**Problems to solve**
• a. List the elements of Section 4(1) of the Competition Act 2010 as summarized in the article on competition law and minimum remuneration for pupils below.
• b. In the article on competition law and minimum remuneration for pupils below, on what date was the Clubhouse talk "Bar Council Action Plan: Waras or Wayang?" held?

**Reading text**
■ ■ ■ ■
Competition Law As A Hindrance to the Bar’s Implementation of Minimum Remuneration?
Disclaimer: The author is not a competition lawyer and merely analysed the issue at hand utilising statutory interpretation, from the perspective of a civil litigator
During the 75th Annual General Meeting of the Malaysian Bar, inter alia, two resolutions in relation to minimum remuneration for pupils were adopted (“The Resolutions”).
Recently, vide Circular No 340/2021, the National Young Lawyers and Pupils Committee (“NYLPC”) provided a progress update on The Resolutions.
In the circular, the NYLPC points out the following:
“There may also be a competition law issue in which the Bar Council is awaiting independent legal opinion on the matter. It is pending ongoing deliberations internally”
During a Clubhouse talk titled “Bar Council Action Plan: Waras or Wayang?” on 15th September 2021, a Bar Councillor (in his individual capacity) expounded on the competition law issue at play.
The Bar Councillor also provided examples of organisations which were found to have engaged in anti-competitive practices when it had fixed salaries.
Section 4(1) of the Competition Act 2010 (“CA 2010”) is the relevant provision in question.
It provides that, “A horizontal or vertical agreement between enterprises is prohibited insofar as the agreement has the object or effect of significantly preventing, restricting or distorting competition in any market for goods or services.” (emphasis mine)
The elements of Section 4(1) of the CA 2010 can be summarised as follows:
i. there must be an agreement;
ii. the agreement must be between enterprises; and
iii. the agreement must have the object or effect of significantly preventing, restricting or distorting competition in any market for goods or services.
Is there an agreement between “enterprises”?
Section 2 of the CA 2010 defines an “enterprise” as:
“… any entity carrying on commercial activities relating to goods or services, and for the purposes of this Act, a parent and subsidiary company shall be regarded as a single enterprise if, despite their separate legal entity, both form a single economic unit within which the subsidiaries do not enjoy real autonomy in determining the actions of the subsidiaries on the market.” (emphasis mine)
Advocates and Solicitors of the High Court of Malaya could be construed as enterprises for the purposes of CA 2010 since they are entities which carry out “commercial activities relating to … services,” namely the provision of legal services.
The Resolutions, meanwhile, could be construed as a horizontal agreement between Advocates and Solicitors of the High Court of Malaya for the purposes of Section 4(1) of the CA 2010.
If that is the case, then the Resolutions would appear to contravene Section 4(1) of the CA 2010 unless it can be shown that the Resolutions do not “have the object or effect of significantly preventing, restricting or distorting competition in any market for goods or services.”
The Resolutions are for the creation of minimum remuneration to be paid to pupils, the Resolutions would significantly prevent, restrict, or distort the ability of legal firms currently paying below the minimum remuneration to be implemented to compete with other legal firms for pupils.
Is there an alternative perspective/approach?
One possible option to sidestep the application of Section 4(1) of the CA 2010 is to view the entire matter as the Malaysian Bar, a regulatory body, or the Bar Council as the management arm of the Malaysian Bar, imposing a minimum remuneration for pupils on all of its members.
■ ■ ■ ■
**Material provided**
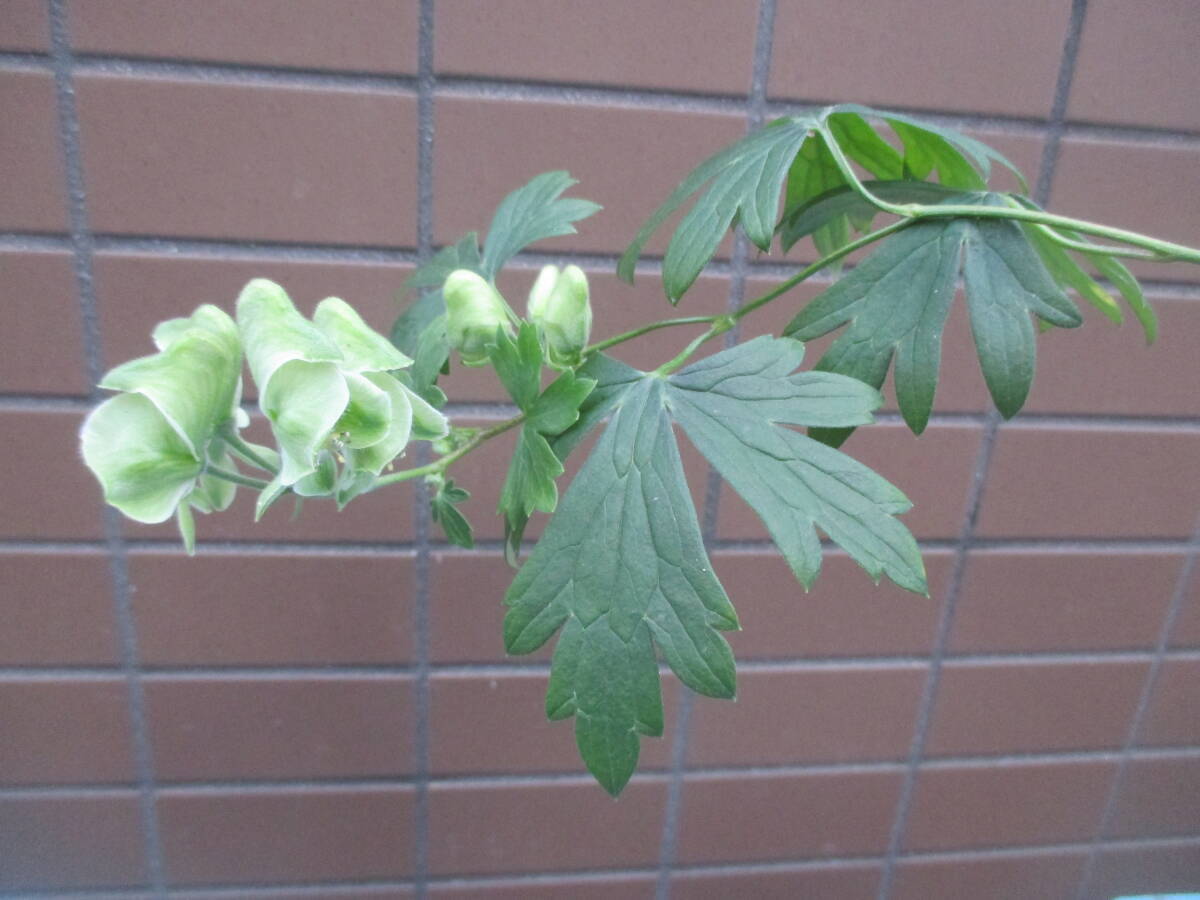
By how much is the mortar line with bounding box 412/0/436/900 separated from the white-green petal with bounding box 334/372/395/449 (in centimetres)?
39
■ ■ ■ ■
**Exercise results**
• a.
i. there must be an agreement;
ii. the agreement must be between enterprises; and
iii. the agreement must have the object or effect of significantly preventing, restricting or distorting competition in any market for goods or services.

• b. 15th September 2021